Faits Divers

Après une comparution au tribunal : un détenu épinglé avec divers objets cachés dans ses parties intimes

Les divers objets récupérés.

Jocelyn Patrick Sabine, un détenu de la prison centrale de Beau-Bassin a été épinglé avec trois téléphones cellulaires miniatures,  deux câbles USB et deux boulettes de drogue insérés dans son anus. 

Les faits se sont déroulés dans l’après-midi du mardi 27 novembre, au retour de ce prisonnier d’une comparution au tribunal de Curepipe. Le suspect, condamné pour une affaire de vol, a fait l’objet d’une fouille particulière. Il a en effet été soumis à la Body Orifice Security Scanner (BOSS) Chair, à son retour à la prison. Deux téléphones portables miniatures ont été récupérés à la prison, alors que le détenu a purgé un troisième sur son lit à l’hôpital Jawaharlal Nehru, à Rose-Belle. C’est grâce à un examen aux rayons X que le troisième appareil miniature a été décelé. 
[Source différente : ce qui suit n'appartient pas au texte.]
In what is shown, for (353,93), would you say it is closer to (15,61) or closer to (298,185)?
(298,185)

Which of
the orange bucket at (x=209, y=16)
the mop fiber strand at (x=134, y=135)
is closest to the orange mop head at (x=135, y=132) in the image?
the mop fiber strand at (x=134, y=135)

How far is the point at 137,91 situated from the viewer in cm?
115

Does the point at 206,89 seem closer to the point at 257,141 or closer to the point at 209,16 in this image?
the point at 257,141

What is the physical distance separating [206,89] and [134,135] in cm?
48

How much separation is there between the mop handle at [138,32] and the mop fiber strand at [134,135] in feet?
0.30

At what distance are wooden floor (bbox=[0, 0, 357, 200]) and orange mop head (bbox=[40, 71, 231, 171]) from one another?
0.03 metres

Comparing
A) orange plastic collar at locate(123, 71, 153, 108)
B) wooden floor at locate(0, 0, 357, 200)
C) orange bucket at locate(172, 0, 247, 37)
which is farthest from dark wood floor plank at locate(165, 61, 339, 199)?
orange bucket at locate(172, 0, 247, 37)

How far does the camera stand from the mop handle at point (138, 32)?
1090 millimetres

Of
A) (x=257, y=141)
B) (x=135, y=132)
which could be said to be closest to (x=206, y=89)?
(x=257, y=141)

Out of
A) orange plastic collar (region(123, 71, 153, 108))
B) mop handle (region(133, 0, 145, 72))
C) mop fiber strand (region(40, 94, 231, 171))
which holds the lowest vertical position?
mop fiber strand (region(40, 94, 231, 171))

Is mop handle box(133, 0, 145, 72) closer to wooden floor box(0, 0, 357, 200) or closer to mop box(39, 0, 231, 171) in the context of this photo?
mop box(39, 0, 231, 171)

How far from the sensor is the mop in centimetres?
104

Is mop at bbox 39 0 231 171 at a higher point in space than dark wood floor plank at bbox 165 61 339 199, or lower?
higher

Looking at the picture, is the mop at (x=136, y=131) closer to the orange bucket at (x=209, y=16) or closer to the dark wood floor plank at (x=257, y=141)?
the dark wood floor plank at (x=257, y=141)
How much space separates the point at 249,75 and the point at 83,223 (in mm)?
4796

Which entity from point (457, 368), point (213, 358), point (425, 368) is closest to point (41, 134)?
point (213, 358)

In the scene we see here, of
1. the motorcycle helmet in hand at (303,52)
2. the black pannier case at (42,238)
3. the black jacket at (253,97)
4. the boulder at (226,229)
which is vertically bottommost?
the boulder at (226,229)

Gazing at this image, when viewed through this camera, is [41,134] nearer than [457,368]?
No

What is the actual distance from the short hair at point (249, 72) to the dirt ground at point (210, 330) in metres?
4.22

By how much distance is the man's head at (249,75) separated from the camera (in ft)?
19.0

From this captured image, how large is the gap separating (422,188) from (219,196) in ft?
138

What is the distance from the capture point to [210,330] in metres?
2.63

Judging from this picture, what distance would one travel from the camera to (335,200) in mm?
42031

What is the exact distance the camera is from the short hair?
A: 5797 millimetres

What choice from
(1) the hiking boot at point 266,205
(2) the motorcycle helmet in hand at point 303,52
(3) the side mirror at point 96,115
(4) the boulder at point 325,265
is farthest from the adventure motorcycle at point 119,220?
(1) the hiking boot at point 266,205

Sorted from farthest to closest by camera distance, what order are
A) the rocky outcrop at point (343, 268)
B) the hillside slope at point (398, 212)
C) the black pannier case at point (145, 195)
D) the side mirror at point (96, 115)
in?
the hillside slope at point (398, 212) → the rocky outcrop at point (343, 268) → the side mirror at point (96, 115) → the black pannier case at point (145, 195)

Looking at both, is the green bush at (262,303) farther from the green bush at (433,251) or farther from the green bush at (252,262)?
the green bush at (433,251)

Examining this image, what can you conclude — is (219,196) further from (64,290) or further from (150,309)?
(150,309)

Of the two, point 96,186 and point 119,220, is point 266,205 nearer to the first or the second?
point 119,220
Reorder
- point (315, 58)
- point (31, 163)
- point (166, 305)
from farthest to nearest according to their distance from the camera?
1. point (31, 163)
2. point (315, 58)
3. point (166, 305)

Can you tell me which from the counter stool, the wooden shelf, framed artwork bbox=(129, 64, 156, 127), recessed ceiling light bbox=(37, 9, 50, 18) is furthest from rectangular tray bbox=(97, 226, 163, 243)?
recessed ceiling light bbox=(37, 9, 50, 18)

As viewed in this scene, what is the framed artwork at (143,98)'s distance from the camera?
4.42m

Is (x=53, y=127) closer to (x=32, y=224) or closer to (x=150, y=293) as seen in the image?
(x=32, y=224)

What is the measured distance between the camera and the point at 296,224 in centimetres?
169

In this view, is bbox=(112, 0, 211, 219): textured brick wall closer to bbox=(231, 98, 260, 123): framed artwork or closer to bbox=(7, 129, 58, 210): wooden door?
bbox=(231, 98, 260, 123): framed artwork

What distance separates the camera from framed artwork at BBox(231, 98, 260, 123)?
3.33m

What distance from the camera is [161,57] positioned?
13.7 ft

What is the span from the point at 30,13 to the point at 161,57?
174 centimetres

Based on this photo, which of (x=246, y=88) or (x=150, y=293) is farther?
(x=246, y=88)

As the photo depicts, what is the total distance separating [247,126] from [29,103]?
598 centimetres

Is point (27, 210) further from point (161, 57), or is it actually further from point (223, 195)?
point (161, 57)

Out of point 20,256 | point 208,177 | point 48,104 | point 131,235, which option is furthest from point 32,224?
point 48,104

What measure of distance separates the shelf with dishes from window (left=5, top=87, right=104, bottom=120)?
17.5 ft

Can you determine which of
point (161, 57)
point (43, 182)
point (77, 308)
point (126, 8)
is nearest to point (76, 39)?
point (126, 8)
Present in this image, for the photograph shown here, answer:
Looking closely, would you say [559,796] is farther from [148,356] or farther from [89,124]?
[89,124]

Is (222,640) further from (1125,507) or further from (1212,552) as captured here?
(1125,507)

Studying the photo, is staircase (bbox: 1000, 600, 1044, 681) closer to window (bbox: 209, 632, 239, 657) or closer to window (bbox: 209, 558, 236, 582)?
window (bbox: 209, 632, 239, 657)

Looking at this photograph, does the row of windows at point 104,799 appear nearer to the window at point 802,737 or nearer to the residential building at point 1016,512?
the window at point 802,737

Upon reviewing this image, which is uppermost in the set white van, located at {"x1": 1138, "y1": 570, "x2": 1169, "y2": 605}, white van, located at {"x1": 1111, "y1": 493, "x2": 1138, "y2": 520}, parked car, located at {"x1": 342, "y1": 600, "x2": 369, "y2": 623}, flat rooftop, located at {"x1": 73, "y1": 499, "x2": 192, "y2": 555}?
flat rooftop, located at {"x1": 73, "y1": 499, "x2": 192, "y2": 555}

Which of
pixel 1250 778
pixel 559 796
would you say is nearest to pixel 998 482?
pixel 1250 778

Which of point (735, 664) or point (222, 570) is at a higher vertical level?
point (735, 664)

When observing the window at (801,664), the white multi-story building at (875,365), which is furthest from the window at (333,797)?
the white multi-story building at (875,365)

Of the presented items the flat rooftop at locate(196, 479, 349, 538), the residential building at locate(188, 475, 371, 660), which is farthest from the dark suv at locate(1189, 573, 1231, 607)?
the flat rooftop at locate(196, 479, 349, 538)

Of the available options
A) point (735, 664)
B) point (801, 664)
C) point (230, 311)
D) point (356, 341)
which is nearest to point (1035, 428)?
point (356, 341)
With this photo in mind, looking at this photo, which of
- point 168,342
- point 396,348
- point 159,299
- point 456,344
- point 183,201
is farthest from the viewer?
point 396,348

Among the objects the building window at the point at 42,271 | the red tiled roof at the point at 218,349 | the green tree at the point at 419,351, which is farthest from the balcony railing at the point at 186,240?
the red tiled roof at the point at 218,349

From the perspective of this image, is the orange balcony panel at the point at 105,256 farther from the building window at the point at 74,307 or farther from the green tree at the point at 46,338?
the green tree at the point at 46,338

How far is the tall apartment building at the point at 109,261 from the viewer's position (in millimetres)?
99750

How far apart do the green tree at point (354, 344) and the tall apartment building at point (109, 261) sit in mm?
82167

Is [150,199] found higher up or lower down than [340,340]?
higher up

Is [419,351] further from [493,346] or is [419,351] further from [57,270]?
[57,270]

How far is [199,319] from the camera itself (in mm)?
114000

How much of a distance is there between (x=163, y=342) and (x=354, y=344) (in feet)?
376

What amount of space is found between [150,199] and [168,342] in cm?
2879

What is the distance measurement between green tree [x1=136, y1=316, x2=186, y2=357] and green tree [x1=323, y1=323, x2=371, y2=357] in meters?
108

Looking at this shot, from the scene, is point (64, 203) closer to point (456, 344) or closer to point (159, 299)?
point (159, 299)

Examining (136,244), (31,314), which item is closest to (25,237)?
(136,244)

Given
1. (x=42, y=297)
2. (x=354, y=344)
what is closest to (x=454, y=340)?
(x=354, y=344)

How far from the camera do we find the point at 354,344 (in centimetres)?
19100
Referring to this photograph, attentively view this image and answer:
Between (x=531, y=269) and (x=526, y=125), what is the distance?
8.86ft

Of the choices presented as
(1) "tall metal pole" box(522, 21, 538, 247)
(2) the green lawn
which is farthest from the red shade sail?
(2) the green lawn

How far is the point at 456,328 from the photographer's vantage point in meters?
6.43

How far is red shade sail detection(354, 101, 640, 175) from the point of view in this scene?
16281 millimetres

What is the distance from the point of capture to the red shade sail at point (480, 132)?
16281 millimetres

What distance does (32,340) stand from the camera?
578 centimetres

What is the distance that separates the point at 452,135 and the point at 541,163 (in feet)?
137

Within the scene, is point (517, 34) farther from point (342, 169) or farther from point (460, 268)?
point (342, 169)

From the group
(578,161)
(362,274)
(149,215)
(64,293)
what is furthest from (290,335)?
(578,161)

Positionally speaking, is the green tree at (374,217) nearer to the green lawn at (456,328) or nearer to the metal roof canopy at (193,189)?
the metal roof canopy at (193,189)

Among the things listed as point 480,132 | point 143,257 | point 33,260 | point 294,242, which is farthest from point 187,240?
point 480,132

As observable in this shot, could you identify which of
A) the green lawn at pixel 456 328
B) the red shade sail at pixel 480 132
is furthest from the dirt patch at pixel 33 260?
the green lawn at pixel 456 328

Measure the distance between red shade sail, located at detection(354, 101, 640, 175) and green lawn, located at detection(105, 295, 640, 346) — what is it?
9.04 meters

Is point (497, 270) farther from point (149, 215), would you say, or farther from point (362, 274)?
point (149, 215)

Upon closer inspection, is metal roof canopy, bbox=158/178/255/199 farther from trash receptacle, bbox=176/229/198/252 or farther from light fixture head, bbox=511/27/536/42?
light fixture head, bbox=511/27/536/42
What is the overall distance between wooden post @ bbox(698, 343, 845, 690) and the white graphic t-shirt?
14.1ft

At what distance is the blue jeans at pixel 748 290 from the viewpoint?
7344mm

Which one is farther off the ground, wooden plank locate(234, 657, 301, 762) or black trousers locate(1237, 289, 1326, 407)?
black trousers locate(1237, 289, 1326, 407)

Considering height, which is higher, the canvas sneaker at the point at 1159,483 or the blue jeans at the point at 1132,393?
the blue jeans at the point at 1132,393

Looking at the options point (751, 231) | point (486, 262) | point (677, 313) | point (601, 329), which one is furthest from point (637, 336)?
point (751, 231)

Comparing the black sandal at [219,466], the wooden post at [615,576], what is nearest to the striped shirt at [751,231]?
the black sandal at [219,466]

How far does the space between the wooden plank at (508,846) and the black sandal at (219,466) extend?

Cette « BOSS Chair », a permis aux gardiens de la prison de découvrir le pot au rose. Ce détenu qui a été arrêté pour une affaire de vol, a été placé en détention provisoire à la prison de Beau-Bassin. Dans la journée du mardi 27 novembre, il avait été conduit au tribunal de Curepipe, dans le cadre de son procès. 

À son retour à la prison et à la suite de certains soupçons, Jocelyn Patrick Sabine a été appelé à se soumettre à une minutieuse fouille corporelle. Il a été placé sur la « BOSS Chair » et soumis à une analyse aux rayons X.  La présence de trois boulettes dans ses parties intimes a été immédiatement décelée. Deux des boulettes contenaient de la drogue synthétique et la troisième, une poudre de couleur blanche. 

Une demi-heure plus tard, et en présence des gardiens ébahis, il a excrété deux autres colis, un téléphone cellulaire miniature et un câble USB, dissimulés dans son anus.  Il a ensuite expulsé un autre téléphone miniature. 

Interrogé par les gardiens de la prison, le détenu a affirmé avoir récupéré ces produits dans une des toilettes du tribunal. La brigade antidrogue a été alertée et a initié une enquête sur la provenance de ces téléphones. Les puces contenues dans ces cellulaires seront scrupuleusement examinées afin de permettre aux enquêteurs de remonter jusqu’aux expéditeurs de ces colis.